TASK DIRECTIONS:
Reproduce verbatim everything from the line containing "Considering the scene shown, out of" down to the last line of the listing, including both of those lines.

SUPPLIED INFORMATION:

..............................

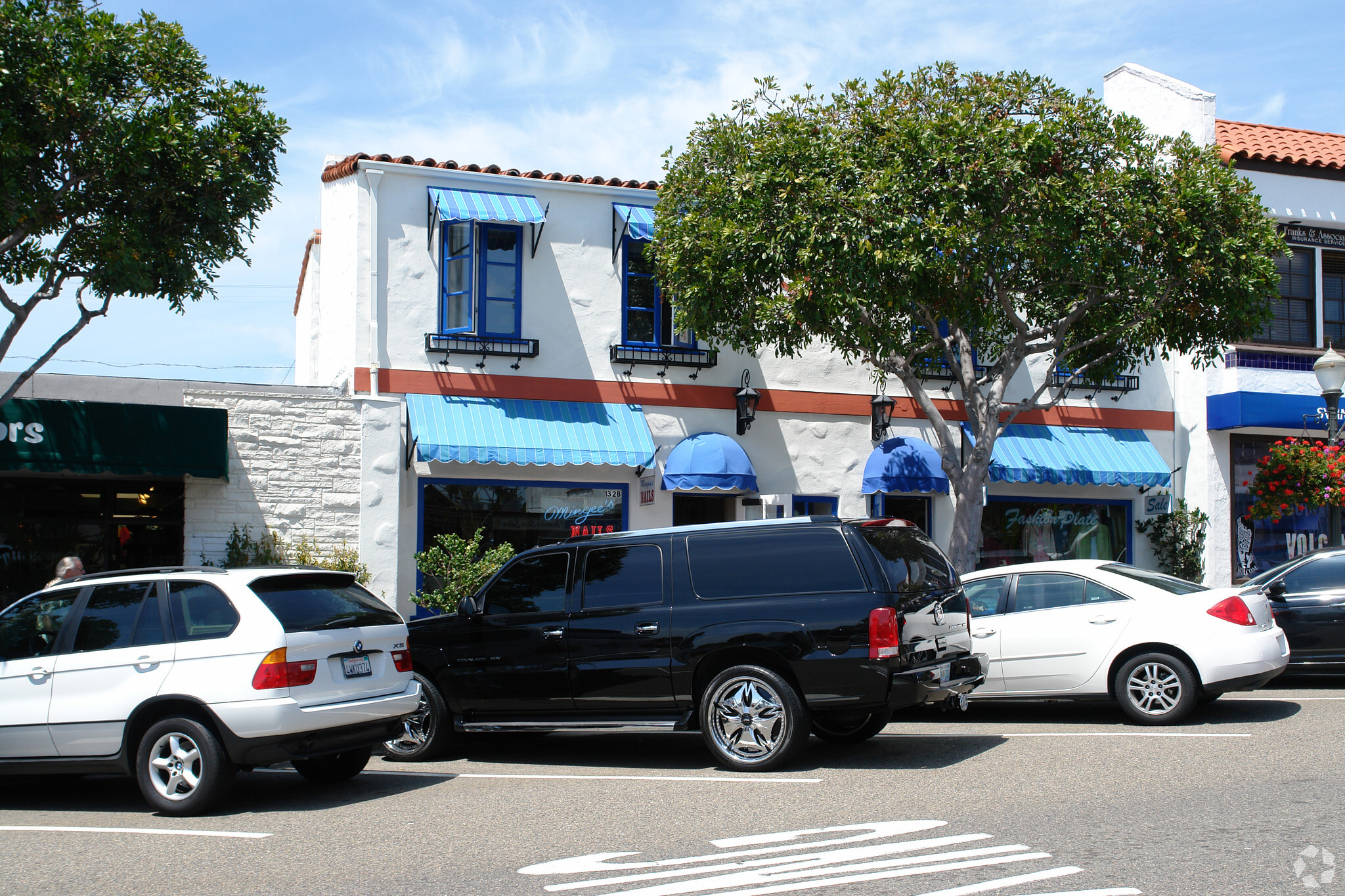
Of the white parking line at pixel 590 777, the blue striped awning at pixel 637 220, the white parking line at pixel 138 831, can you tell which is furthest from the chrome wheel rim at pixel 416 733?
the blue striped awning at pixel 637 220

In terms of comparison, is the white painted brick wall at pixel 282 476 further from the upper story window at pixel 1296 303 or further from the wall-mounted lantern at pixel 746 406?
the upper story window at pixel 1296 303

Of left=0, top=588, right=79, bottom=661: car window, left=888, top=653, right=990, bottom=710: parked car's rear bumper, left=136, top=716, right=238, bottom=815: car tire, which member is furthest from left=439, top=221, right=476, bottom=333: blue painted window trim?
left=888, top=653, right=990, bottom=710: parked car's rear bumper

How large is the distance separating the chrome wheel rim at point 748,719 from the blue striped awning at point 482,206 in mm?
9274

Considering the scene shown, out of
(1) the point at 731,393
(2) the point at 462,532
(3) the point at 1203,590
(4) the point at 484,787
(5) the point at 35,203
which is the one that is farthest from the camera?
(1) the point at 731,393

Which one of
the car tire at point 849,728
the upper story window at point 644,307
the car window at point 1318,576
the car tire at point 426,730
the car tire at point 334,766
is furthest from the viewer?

..............................

COMPLETED TASK:
Considering the scene shown, out of
(1) the point at 731,393
(2) the point at 462,532
(3) the point at 1203,590
(4) the point at 484,787
(5) the point at 35,203
which is the one that is farthest from the camera?
(1) the point at 731,393

Which one of
the car tire at point 849,728
the upper story window at point 644,307
the car window at point 1318,576
the car tire at point 426,730
the car tire at point 334,766
is furthest from the viewer?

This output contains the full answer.